By Thomas P. Stossel
There’s a mounting crusade to impose price controls on prescription pharmaceuticals. Democratic presidential hopefuls Hillary Clinton and Bernie Sanders have called for deep price discounts for drugs sold through Medicare, importation of drugs from countries like Canada that have price controls, and limiting drug companies’ marketing exclusivity rights. “Cancer treatment shouldn’t bankrupt patients” is the gist of their emotional argument.
That politicians with no medical training or business experience would have a myopic understanding of drug pricing is unsurprising. But such misconceptions also afflict leading cancer specialists.
An Aug. 27 article by several oncologists from Emory University and public-health experts concludes that a “reasonable price” for treating lung cancer patients for three weeks with necitumumab, a new drug under development, should be no more than $1,309. That’s what the authors judge to be the value of the two-month life extension the drug seems on average to confer. Typically, new cancer drugs cost several thousand dollars a month. Physician advocates for price controls have seized on this difference. But medical schools don’t teach students about the difficulty and grim economics of drug development.
Policy makers and doctors pushing for price controls believe they can reduce the return for a successful new drug while still preserving the incentive to innovate. This is a dangerous form of magical thinking.
Leaving aside the arrogance of monetizing survival—how do you “price” the value of two additional months that might allow a dying cancer patient to attend a daughter’s wedding or a son’s college graduation?—the difficulties and economics of drug innovation demand premium prices. Here’s why.
One reason is that with rare exceptions, progress in treating cancer with drugs has been slow and incremental—advancing survival by weeks at a time.
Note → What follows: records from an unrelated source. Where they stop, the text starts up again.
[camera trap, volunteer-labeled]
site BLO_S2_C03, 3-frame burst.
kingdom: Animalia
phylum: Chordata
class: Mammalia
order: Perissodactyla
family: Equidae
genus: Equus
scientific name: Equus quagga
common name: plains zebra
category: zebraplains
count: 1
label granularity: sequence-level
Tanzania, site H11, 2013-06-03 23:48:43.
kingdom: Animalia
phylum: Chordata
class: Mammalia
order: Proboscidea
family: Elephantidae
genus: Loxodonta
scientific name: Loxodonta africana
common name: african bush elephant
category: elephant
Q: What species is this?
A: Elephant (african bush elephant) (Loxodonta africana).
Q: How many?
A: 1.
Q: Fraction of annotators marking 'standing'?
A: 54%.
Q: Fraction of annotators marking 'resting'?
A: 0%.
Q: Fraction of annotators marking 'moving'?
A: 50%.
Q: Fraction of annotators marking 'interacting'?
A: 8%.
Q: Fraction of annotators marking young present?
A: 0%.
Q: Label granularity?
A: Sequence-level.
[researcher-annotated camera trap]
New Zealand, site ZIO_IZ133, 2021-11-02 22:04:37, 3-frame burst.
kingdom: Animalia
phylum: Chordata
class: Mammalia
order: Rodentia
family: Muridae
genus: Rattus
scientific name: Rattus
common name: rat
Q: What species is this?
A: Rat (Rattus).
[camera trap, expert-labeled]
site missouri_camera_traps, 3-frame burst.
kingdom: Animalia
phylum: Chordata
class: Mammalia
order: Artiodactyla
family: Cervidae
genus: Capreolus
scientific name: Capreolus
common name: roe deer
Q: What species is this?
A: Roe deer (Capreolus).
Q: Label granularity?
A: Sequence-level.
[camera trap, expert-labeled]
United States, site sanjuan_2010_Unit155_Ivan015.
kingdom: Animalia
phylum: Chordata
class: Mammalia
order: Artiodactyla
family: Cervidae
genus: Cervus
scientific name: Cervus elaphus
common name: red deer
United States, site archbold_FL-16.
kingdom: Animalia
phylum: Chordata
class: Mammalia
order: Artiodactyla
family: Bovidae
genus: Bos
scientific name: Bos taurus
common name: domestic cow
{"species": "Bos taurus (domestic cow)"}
Indeed, the drug discussed in the oncology article is the first treatment in decades to extend life for patients with a particular form of advanced lung cancer.
Another reason, the most important, is that in contrast to other high-tech enterprises such as building skyscrapers or jumbo jets based on predictable engineering principles, drug development suffers from the immense uncertainty of biology. This unpredictability has enabled us to avoid extermination by highly mutable microorganisms that attack us, but it also causes seemingly promising drug candidates to fail.
When pricing new medications, pharmaceutical firms must take into account the research and development costs of that medicine—but also of the many drugs that didn’t pan out. According to the Tufts Center for the Study of Drug Development, only about 12% of all medicines entering clinical trials make it to market, and the failures are big money-losers. Cancer drugs have even higher failure rates. Of the 78 potential treatments for brain cancer that underwent clinical trials from 1998-2014, three proved safe and effective enough to win Food and Drug Administration approval.
Firms have to find some way to compensate. Since “cancers” are really many different diseases that respond idiosyncratically to treatment, patient populations eligible for specific therapies can be small. Hence, paying for failure means charging higher prices. Yet even though drug prices rose more than other health-care costs in 2014, they constituted less than 14% of overall health-care expenditures.
Like it or not, financial investment, not good intentions, fuels such high-risk innovation, and investors want returns. Price controls on drugs are a surefire formula for sending investors elsewhere. According to a 1994 analysis in Health Affairs, when President Clinton threatened price controls in 1993, the stock prices of biotechnology companies dropped, some by as much as 40%, before recovering when the threat subsided.
It would be a huge mistake to skew the risk calculus for investors so they conclude that the billions of dollars in research funding required for a potential miracle medicine would be better invested in a new dog food or the latest Silicon Valley startup. Large pharmaceutical companies may survive, but small, barely financed startup companies at the cusp of innovation will not.
Policy makers need to be more attentive to the economic realities that are enabling drug producers to extend lives and improve quality of life. Price controls will lead to shorter and harder lives for future patients beyond the reach of current treatments. Rather than demonize drug prices, policy makers—and physicians—should encourage the development of lifesaving medicines and aid patients in finding assistance programs to help pay for expensive drugs.